**TASK DIRECTIONS**
Check each line of the material below for the string "impala", then report how many lines have it, and nothing else.

**TASK MATERIAL**
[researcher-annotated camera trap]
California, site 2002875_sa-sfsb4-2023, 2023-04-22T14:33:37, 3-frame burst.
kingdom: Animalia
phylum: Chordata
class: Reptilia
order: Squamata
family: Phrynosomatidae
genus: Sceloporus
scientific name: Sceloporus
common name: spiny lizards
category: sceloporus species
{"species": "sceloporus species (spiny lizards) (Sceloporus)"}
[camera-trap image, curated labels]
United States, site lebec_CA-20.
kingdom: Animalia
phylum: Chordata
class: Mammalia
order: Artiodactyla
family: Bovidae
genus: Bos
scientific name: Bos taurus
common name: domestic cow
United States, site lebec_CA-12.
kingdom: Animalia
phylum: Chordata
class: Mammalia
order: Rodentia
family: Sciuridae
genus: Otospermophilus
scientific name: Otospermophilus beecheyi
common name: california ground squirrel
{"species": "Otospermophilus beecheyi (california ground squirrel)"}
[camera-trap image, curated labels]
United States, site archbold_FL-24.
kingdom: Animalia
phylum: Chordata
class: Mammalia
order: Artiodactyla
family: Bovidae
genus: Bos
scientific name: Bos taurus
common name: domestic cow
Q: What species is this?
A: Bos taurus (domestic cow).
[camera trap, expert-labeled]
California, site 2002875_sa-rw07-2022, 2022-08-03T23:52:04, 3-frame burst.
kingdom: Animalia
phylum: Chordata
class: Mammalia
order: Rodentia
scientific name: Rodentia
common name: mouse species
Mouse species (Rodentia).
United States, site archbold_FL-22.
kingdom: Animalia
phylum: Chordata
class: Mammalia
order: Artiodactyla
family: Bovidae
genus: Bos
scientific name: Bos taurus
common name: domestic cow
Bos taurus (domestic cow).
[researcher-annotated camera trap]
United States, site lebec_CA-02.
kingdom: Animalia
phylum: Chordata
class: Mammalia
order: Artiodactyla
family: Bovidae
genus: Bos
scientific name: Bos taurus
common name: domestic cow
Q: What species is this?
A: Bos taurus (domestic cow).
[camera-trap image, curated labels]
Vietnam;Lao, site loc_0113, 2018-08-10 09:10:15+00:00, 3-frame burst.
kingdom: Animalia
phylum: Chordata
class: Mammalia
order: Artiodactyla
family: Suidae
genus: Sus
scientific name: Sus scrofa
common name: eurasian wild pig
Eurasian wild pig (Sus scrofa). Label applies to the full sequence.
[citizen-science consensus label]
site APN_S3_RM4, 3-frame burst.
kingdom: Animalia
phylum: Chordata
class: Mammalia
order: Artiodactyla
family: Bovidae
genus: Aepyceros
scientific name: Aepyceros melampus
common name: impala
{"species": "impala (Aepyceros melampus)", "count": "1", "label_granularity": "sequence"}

**ANSWER SPACE**
2